The mortality rate is 2-5%, usually related to complications from ventilator-dependence or autonomic dysfunction (1). Factors associated with better outcomes include younger age at onset, milder clinical course, and slower progression of disease (9). With modern intensive care management and respiratory support, most children can be expected to have a full recovery from GBS.
Questions
1. What is the most commonly identified antecedent infection in Guillain Barre syndrome?
2. What is meant by albuminocytologic dissociation?
3. True/False: Improvement in strength occurs in the order in which it was affected.
4. Why is IVIG preferred over plasmapheresis in children?
5. When should a child with GBS be intubated?
References
1. Sater RA, Rostami A. Treatment of Guillain-Barre syndrome with intravenous immunoglobulin. Neurology 1998;51(6 Suppl 5):S9-15.
2. Evans OB, Vedanarayanan V. Guillain-Barre Syndrome. Pediatr Rev 1997;18(1):10-16.
3. Haslam RH. Chapter 567 - Guillain-Barre Syndrome.

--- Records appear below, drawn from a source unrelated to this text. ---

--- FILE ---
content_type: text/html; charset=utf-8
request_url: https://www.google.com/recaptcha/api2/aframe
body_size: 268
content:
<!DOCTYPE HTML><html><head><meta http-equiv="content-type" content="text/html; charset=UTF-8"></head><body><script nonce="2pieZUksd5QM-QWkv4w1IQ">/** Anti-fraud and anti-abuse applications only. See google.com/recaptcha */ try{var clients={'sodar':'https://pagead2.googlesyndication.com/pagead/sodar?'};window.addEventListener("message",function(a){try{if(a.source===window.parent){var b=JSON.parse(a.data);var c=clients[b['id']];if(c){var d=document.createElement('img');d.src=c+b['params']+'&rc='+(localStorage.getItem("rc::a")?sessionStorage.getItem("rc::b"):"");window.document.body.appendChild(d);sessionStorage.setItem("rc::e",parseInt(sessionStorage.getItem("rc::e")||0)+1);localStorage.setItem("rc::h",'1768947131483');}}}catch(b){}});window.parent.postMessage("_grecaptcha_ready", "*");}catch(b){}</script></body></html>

In: Behrman RE, Kliegman RM, Arvin AM (eds). Nelson Textbook of Pediatrics, fifteenth edition. 1996, Philadelphia: W.B. Saunders Company, pp. 1761-1762.
4. Ho T, Griffin J. Guillain-Barre Syndrome. Curr Opin Neurol 1999;12(4):389-394.
5. Hartung HP, Kieseier BC, Kiefer R. Progress in Guillain-Barre Syndrome. Curr Opin Neurol 2001;14(5):597-604.
6. Hadden RD, Karch H, Hartung HP, et al. Preceding infections, immune factors, and outcome in Guillain-Barre Syndrome. Neurology 2001;56(6):758-65.
7. Allos BM. Campylobacter jejuni infection as a cause of the Guillain-Barre syndrome. Infect Dis Clin North Am 1998;12(1):173-184.
8. Concepcion K. Index of Suspicion. Case 3. Diagnosis: Guillain-Barre Syndrome. Pediatr Rev 2001;22(1):22-31.
9. Graf WD, Katz JS, Eder DN, et al. Outcomes in severe pediatric Guillain-Barre syndrome after immunotherapy or supportive care. Neurology 1999;52(7):1494-1497.
Answers to questions
1. Campylobacter jejuni enteritis.
2. Lack of cellular response (normal WBC count) in the CSF despite an elevated protein level. In the clinical setting of progressive flaccid paralysis, this is diagnostic of Guillain-Barre syndrome.
3. False. Improvement in strength occurs in reverse order (bulbar muscle strength returns first and lower extremity strength returns last).
4. IVIG does not require central venous access and does not decrease blood volume.
5. A child should be intubated if she/he has a rapidly decreasing vital capacity, dyspnea, fatigue, or deterioration of arterial blood gases. Dysphagia, shoulder weakness, and cardiovascular instability are also indications that mechanical ventilation may be necessary.